*Directions for this task:*
Please update the blog post by giving again the part that opens with the words "Hubby got his" and closes with "made - Advance!", with "passports" replaced by "visas".

*Provided passage:*
=====
Friday 3 February 2012

And our nominees are......(well the Oscars aren't far away are they?)

My wonderful 2 sisters........life is so amazing! I am the youngest of 5 girls and my middle sister and I never really understood each other as I was growing up. I was jealous of her because she was doing things I wanted to do before I was really old enough . It was hard for her because my 2 oldest sisters were close in age and consequently sort of close in relationship. My other sister is only 18 months older than me so we have always been very close. My sister - let's call her Britt (because she loved Rod Stewart growing up) was really out there by herself. Now some 10 years later I am very close to her. She was marvellous when we went through IVF which saw her donating her eggs. She was incredible when Mum and Dad were ill and then passed on. She has been amazing now and so happy that we are trying this avenue to become parents. Britt has two girls and one is a teenager and the other is now in university. She is telling me that I must save some energy for the terrible teens! My other sister let's call her Anna (as she used to sing like Anna from Abba) is so caring and generous. When my parents needed care she shared that responsibility with me for 6 months (we took it in shifts) Anna has the loveliest nature and my what a parent she would make! Anna has no children either. I think this is through choice and her current situation. Anna has been married same length of time I have been married (coming up to 17 years). Anna married Raghbir and he comes from the Punjab in India. They have been to India several times so that's right they are going to help us where they can and will probably travel with us if/when we are successful with bubs! I am thinking that Anna might really want a baby but feels she is too old to carry it. Maybe our journey and experience will help her. I know how much she has helped me now and over the years. Britt and Anna - I love you so much!

Thursday 2 February 2012

Tests are In - It's all Good!

Hubby got his test reports back today and the crucial semen analysis is a site to behold! We cant believe it  - 270 million for 4.5ml and well above the normal range of 15 million for every 1.5 ml....motility in normal range as well and normal morphology. My hubby is walking around like a proud bull and I doubt I will be able to wipe the smile off his face for ages !
Hurry up passports so we can get moving!! We've waited 20 years to be parents so a few months or a couple of years really doesnt make any difference. Not sure that sounds convincing but I will keep telling that to myself!

Decision made - Advance!
=====
Stored data
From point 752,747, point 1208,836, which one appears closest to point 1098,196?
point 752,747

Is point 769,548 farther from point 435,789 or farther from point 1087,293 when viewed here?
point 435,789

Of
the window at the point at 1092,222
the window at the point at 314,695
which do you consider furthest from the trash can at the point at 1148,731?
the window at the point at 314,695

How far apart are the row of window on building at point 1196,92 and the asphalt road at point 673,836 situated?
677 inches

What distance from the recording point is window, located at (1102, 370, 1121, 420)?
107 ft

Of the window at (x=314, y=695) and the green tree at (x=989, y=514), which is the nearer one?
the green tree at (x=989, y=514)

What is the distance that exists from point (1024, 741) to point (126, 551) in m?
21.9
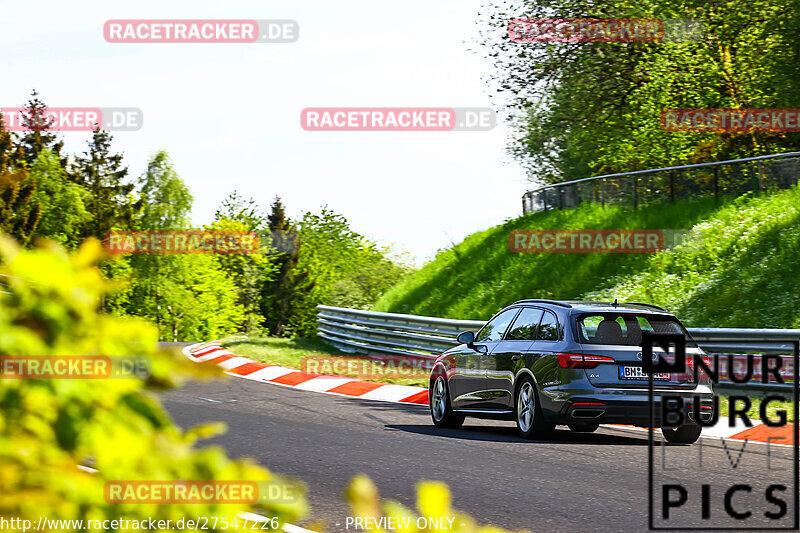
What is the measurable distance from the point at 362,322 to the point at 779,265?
28.7 feet

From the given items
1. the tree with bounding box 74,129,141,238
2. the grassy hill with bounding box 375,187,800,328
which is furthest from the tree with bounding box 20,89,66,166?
the grassy hill with bounding box 375,187,800,328

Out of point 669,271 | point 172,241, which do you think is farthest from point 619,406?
point 172,241

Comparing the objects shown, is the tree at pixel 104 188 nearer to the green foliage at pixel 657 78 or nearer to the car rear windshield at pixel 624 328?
the green foliage at pixel 657 78

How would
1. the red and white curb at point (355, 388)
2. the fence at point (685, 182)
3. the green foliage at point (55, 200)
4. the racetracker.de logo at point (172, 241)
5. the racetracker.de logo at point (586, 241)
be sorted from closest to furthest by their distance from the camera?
the red and white curb at point (355, 388) → the fence at point (685, 182) → the racetracker.de logo at point (586, 241) → the green foliage at point (55, 200) → the racetracker.de logo at point (172, 241)

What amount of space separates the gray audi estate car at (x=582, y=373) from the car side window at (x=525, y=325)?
0.04ft

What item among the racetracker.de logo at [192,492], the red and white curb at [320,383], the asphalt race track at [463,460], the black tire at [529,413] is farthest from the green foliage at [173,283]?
the racetracker.de logo at [192,492]

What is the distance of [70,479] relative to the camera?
5.89 ft

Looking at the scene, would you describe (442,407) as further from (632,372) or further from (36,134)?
(36,134)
=====
*Solution to this problem:*
Hubby got his test reports back today and the crucial semen analysis is a site to behold! We cant believe it  - 270 million for 4.5ml and well above the normal range of 15 million for every 1.5 ml....motility in normal range as well and normal morphology. My hubby is walking around like a proud bull and I doubt I will be able to wipe the smile off his face for ages !
Hurry up visas so we can get moving!! We've waited 20 years to be parents so a few months or a couple of years really doesnt make any difference. Not sure that sounds convincing but I will keep telling that to myself!

Decision made - Advance!